## [Exercise aim]
Copy the entries exactly, through the "scientific name: Microtus pennsylvanicus" line.

(Stored data)
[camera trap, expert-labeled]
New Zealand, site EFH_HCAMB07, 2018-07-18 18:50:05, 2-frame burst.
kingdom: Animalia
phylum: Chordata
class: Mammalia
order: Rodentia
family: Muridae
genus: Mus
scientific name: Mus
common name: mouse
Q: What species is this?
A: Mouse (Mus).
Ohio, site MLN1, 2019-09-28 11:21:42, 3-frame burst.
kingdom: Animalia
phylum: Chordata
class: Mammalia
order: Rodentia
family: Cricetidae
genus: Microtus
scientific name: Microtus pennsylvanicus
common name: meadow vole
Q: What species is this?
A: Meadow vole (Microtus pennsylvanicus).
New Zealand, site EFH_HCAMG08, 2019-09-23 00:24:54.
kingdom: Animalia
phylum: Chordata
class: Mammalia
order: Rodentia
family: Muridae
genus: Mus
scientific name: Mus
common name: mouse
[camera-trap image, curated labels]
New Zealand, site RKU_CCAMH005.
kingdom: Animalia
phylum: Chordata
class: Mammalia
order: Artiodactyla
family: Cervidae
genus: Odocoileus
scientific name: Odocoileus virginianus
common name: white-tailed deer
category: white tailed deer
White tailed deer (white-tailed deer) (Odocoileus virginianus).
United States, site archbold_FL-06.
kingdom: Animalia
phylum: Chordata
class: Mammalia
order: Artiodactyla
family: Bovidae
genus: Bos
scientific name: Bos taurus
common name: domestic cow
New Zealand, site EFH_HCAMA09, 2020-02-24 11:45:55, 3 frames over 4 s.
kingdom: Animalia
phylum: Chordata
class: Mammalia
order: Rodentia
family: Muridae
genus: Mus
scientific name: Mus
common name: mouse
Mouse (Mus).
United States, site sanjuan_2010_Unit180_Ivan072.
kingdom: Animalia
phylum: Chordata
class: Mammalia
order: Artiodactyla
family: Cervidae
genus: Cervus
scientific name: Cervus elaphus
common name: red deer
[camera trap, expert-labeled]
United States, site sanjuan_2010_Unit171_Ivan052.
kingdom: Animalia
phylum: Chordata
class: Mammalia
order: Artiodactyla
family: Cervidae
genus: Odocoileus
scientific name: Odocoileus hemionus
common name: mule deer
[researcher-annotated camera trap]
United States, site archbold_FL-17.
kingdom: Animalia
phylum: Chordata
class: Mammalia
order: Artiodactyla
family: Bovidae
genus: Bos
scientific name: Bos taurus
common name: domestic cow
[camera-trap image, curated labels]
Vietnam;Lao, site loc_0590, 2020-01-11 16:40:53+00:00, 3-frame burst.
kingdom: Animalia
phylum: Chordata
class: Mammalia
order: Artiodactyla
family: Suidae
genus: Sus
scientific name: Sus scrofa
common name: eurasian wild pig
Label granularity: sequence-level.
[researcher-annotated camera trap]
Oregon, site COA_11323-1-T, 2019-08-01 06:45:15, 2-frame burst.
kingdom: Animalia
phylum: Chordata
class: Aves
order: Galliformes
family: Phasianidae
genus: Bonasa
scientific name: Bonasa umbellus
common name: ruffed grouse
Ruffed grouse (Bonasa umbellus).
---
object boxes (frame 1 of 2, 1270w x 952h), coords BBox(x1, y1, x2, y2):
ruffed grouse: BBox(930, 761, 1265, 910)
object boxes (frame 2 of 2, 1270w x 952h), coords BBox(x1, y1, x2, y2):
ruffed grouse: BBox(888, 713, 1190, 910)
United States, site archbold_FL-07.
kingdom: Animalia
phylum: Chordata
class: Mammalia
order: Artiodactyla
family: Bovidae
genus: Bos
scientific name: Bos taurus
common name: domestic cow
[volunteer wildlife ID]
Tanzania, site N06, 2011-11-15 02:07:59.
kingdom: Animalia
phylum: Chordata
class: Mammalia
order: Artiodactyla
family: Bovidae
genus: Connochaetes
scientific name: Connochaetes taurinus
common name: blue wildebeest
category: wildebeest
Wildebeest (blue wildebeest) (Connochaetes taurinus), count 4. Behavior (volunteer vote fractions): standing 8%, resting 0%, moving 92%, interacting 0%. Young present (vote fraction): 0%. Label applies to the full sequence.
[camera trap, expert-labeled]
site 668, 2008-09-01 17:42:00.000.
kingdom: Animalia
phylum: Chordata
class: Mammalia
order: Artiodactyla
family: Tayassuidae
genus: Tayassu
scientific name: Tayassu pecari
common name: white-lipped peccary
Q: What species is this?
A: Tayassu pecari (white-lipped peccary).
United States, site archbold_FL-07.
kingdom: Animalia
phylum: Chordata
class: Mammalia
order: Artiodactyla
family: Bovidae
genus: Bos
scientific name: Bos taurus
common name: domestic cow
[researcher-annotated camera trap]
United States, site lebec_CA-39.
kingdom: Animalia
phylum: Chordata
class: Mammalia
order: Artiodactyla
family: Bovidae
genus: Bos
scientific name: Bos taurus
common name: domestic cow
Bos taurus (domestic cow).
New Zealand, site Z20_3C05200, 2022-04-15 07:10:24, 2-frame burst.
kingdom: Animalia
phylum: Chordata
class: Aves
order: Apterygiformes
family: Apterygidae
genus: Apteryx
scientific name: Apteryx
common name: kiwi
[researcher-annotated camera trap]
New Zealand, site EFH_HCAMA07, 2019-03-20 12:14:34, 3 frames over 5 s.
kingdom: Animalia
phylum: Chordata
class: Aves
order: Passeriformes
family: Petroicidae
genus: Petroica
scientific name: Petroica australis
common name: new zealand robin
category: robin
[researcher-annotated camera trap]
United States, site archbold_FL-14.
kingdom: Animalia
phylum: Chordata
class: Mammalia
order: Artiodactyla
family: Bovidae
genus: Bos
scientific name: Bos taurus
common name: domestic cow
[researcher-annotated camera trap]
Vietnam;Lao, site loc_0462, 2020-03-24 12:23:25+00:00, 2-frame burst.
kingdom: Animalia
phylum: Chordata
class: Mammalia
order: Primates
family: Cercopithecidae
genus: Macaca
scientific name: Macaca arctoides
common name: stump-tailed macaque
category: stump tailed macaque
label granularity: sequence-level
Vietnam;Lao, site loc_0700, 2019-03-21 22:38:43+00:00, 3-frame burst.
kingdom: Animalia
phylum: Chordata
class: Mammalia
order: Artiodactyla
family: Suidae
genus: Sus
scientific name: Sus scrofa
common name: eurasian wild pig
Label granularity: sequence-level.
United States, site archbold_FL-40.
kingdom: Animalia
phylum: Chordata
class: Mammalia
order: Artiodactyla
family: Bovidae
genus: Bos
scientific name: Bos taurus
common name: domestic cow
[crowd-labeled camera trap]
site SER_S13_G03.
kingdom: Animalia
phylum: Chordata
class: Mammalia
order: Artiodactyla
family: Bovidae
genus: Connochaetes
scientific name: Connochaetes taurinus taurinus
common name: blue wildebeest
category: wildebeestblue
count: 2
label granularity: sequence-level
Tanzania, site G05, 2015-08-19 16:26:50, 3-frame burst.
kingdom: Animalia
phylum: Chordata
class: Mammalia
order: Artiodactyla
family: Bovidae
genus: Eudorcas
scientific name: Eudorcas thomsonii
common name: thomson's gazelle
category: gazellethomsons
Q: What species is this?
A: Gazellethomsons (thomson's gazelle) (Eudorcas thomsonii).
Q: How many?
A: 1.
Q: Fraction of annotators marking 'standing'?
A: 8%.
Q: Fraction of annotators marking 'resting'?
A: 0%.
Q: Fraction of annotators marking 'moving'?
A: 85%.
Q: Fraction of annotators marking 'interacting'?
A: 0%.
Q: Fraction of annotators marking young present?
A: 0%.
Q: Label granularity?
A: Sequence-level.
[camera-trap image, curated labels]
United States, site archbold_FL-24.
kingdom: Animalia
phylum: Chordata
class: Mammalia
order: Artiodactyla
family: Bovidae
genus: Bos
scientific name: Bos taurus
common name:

## [Task solution]
[camera trap, expert-labeled]
New Zealand, site EFH_HCAMB07, 2018-07-18 18:50:05, 2-frame burst.
kingdom: Animalia
phylum: Chordata
class: Mammalia
order: Rodentia
family: Muridae
genus: Mus
scientific name: Mus
common name: mouse
Q: What species is this?
A: Mouse (Mus).
Ohio, site MLN1, 2019-09-28 11:21:42, 3-frame burst.
kingdom: Animalia
phylum: Chordata
class: Mammalia
order: Rodentia
family: Cricetidae
genus: Microtus
scientific name: Microtus pennsylvanicus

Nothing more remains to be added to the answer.